PROBLEM DESCRIPTION:
Copy out every one of the lines below word for word, keeping each line's wording, numbers, and punctuation unchanged.

MATERIAL SUPPLIED:
● ● ●

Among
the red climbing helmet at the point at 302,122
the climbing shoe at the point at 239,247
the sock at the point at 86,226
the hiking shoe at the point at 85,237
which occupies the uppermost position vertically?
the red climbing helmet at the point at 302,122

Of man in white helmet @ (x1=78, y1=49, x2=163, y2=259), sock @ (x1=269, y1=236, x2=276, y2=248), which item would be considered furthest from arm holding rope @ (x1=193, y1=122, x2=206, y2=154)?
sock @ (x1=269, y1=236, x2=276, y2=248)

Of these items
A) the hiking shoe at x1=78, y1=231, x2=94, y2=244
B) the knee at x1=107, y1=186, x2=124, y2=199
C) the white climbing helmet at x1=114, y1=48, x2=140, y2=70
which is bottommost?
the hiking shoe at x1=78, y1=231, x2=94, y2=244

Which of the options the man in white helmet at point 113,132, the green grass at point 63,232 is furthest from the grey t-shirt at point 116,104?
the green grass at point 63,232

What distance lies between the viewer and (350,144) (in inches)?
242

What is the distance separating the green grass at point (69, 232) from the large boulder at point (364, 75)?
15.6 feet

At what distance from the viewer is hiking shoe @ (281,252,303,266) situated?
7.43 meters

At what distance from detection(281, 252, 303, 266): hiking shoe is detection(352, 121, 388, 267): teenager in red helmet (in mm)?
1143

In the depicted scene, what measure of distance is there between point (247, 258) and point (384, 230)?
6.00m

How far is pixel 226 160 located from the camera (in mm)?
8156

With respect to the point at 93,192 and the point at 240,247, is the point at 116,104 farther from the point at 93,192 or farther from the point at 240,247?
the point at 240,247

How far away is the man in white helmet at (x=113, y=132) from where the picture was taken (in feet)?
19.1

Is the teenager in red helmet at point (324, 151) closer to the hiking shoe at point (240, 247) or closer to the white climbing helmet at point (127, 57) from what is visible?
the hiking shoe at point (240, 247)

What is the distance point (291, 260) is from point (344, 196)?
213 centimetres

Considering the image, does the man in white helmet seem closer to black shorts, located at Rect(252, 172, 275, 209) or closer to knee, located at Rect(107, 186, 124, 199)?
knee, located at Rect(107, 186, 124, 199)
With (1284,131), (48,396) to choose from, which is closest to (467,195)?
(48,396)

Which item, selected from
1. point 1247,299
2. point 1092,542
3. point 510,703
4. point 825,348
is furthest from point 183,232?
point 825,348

● ● ●

FINAL ANSWER:
Among
the red climbing helmet at the point at 302,122
the climbing shoe at the point at 239,247
the sock at the point at 86,226
the hiking shoe at the point at 85,237
which occupies the uppermost position vertically?
the red climbing helmet at the point at 302,122

Of man in white helmet @ (x1=78, y1=49, x2=163, y2=259), sock @ (x1=269, y1=236, x2=276, y2=248), which item would be considered furthest from arm holding rope @ (x1=193, y1=122, x2=206, y2=154)?
sock @ (x1=269, y1=236, x2=276, y2=248)

Of these items
A) the hiking shoe at x1=78, y1=231, x2=94, y2=244
B) the knee at x1=107, y1=186, x2=124, y2=199
C) the white climbing helmet at x1=114, y1=48, x2=140, y2=70
which is bottommost?
the hiking shoe at x1=78, y1=231, x2=94, y2=244

Which of the options the man in white helmet at point 113,132, the green grass at point 63,232 is furthest from the grey t-shirt at point 116,104?
the green grass at point 63,232

What distance lies between the viewer and (350,144) (in inches)?
242

What is the distance separating the green grass at point (69, 232) from the large boulder at point (364, 75)?
15.6 feet

At what distance from the viewer is hiking shoe @ (281,252,303,266) situated?
7.43 meters

At what distance from detection(281, 252, 303, 266): hiking shoe is detection(352, 121, 388, 267): teenager in red helmet (in mm)?
1143

In the depicted scene, what measure of distance is there between point (247, 258) and point (384, 230)?
6.00m

How far is pixel 226 160 located from the camera (in mm)?
8156

With respect to the point at 93,192 and the point at 240,247, is the point at 116,104 farther from the point at 93,192 or farther from the point at 240,247?
the point at 240,247

How far away is the man in white helmet at (x=113, y=132) from where the picture was taken (in feet)?
19.1

Is the teenager in red helmet at point (324, 151) closer to the hiking shoe at point (240, 247) or closer to the white climbing helmet at point (127, 57) from what is visible?
the hiking shoe at point (240, 247)

What is the distance point (291, 260) is from point (344, 196)?
213 centimetres

Considering the image, does the man in white helmet seem closer to black shorts, located at Rect(252, 172, 275, 209) or closer to knee, located at Rect(107, 186, 124, 199)?
knee, located at Rect(107, 186, 124, 199)
With (1284,131), (48,396) to choose from, which is closest to (467,195)?
(48,396)

Which item, selected from
1. point 1247,299
2. point 1092,542
3. point 510,703
4. point 825,348
is furthest from point 183,232?
point 825,348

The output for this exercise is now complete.